--- Supplied text ---
Procrastination is the tendency to delay and avoid a task that needs to be completed in a timely manner. Everyone procrastinates and it is a normal phenomena, when faced with a task we don’t want to do, many of us will bargain with and put it off until a later date, setting it aside to complete when we feel less overwhelmed with all our responsibilities or when we feel we have the energy to take on the task.
However problems may occur if you find you are putting off tasks again and again, and never getting them to ‘’later’’. This appears to be a common theme in people with ADHD for a variety of reasons. This article discusses why people with ADHD may procrastinate and the impact it can have on their day to day life.
The Relationship between ADHD and Procrastination
ADHD is a neurodevelopmental disorder that leads to symptoms of inattention, impulsivity and hyperactivity. The condition is often diagnosed during childhood, however it is not uncommon for children to go undiagnosed and consequently untreated and continue to suffer with the consequences of poor attention and/or hyperactivity and impulsivity. Procrastination is the desire to engage in other activities and acting against your better judgment. It is when you do one thing when you know you should be doing something else, it is a lack of self-control, which prevents you from following through on what you set out to do.
Behavioural psychology research reveals a phenomenon called “time inconsistency”, which refers to the tendency of the human brain to value immediate rewards more highly than future rewards, immediate gratification rather than delayed gratification. Procrastination can be linked to impulsivity and inattention. Impulsivity leads to acting without thinking, and leads to impatience and wanting to do something immediately.
Executive function plays a key role that contributes to procrastination. Executive function is a set of skills that enable us to plan, focus attention, remember and juggle multiple tasks. The prefrontal cortex, or the rational thinking brain, is the key structure responsible for performing executive functions. For people with ADHD, the prefrontal cortex is unregulated, leading to poor decision making, poor problem solving and short term planning.

--- Study material ---
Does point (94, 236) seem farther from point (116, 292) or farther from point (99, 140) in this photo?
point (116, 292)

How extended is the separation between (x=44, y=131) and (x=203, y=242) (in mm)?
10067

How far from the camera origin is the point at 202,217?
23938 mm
==
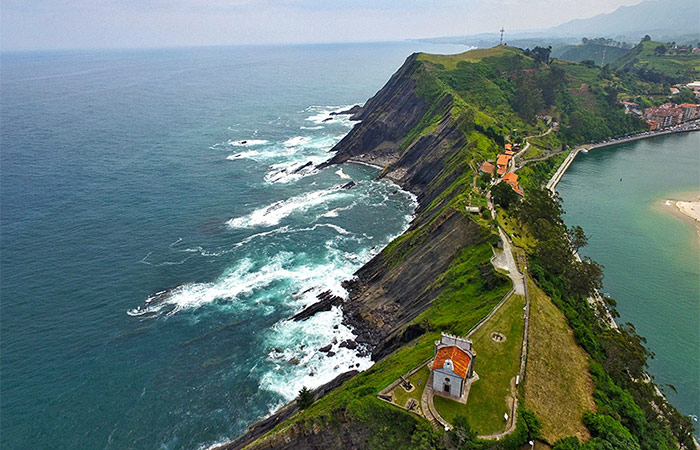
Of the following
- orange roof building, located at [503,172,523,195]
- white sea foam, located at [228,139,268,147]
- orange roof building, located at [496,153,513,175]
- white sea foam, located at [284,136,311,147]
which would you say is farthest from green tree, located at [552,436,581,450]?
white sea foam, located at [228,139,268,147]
* * *
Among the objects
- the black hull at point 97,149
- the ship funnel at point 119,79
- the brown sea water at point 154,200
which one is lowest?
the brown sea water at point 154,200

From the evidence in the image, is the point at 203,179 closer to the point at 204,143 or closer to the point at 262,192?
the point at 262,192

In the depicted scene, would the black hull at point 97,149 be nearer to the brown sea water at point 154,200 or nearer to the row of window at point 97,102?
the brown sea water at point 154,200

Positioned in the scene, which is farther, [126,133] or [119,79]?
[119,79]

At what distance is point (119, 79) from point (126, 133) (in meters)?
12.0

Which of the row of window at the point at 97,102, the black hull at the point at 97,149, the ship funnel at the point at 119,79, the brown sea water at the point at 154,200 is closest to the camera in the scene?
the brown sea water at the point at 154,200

--- Task directions ---
Restate word for word the part of the ADHD and procrastination text that opens with the words containing "Procrastination is the tendency" and closes with "on the task.". The records play no part in this work.

--- Answer section ---
Procrastination is the tendency to delay and avoid a task that needs to be completed in a timely manner. Everyone procrastinates and it is a normal phenomena, when faced with a task we don’t want to do, many of us will bargain with and put it off until a later date, setting it aside to complete when we feel less overwhelmed with all our responsibilities or when we feel we have the energy to take on the task.